New York, May 19, 2026, 12:06 EDT
InMed Pharmaceuticals shares jumped over 100% in busy Nasdaq trading Tuesday. The Vancouver drug developer said it will merge with private Mentari Therapeutics in an all-stock deal, aiming to bring the public company into migraine prevention therapies.
The stock jumped 108.6% to $1.42 in the latest trade after reaching an intraday high of $2.04. Volume was heavy—about 69.6 million shares traded, much higher than usual for the microcap biotech. The company’s market value was close to $5.7 million.
Why it matters now: This deal looks more like a restart than a simple add-on. InMed said the merged company will be called Mentari Therapeutics, with shares set to trade on the Nasdaq Capital Market under a new ticker. The combination will be supported by an overfilled $290 million private placement—so shares are being sold to select investors, not through a public offering.

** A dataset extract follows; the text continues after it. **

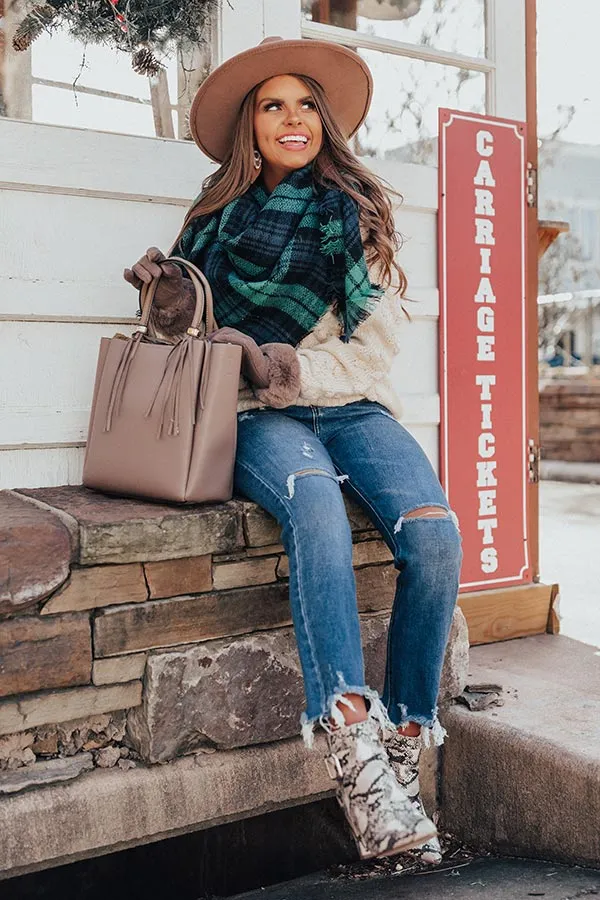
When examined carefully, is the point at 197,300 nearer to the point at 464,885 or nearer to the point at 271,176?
the point at 271,176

Pre-merger InMed shareholders are looking at a roughly 1.51% stake in the merged company under the proposed deal. The pro forma equity value comes in at about $421.4 million, which includes the private placement.
InMed CEO Eric A. Adams told investors the board has been looking at strategic options and decided the Mentari merger offered the “highest potential value creation opportunity” for shareholders. Mentari Chair Julianne Bruno said the deal gives Mentari “capital and public market infrastructure” to advance its migraine programs.
Mentari’s main drugs are MT-001, which is an anti-PACAP antibody, and MT-002, a bispecific antibody that targets both CGRP and PACAP. Both CGRP and PACAP are signaling proteins linked to migraine, and the idea is that blocking them should cut how often or how bad migraines are. The companies see a first-in-human regulatory filing for MT-001 around mid-2026. For MT-002, they are targeting the first quarter of 2027.
InMed’s business has been contracting. The company posted a $3.0 million net loss for the quarter ending March 31 and reported $5.2 million in cash, cash equivalents, and short-term investments earlier this month. Its BayMedica commercial operations are being wound down, the company said.
InMed said Tuesday it changed preferred investment options held by Armistice Capital Master Fund, lowering the exercise price to $0.80 from $16.60 for options on up to 278,761 common shares. The company said there’s no guarantee these options will be exercised.
AbbVie’s Qulipta, also sold as Aquipta in Europe, pulled in $658 million in international sales last year, Reuters said in June 2025. Teva’s Ajovy is another player in the CGRP migraine prevention space, up against Amgen’s Aimovig and Eli Lilly’s Emgality.
Mentari’s story is straightforward: today’s CGRP drugs have helped migraine prevention, but a lot of patients aren’t getting enough relief. InMed and Mentari said between 40% and 50% of people taking approved drugs don’t get a 50% reduction in monthly migraine days, which is a standard measure in migraine studies.
The deal isn’t final yet. It still needs shareholder sign-off, SEC effectiveness on a registration statement, and various closing terms. The private placement also has to close. The drug candidates are still experimental, and there’s no guarantee of clinical or regulatory success.
Traders see the announcement as a big shift for InMed’s risk. The old InMed was a microcap burning cash and working on cannabinoid-linked assets. The new plan would turn it into a funded migraine drug developer. It’s early and risky, but the company gets a bigger look on paper.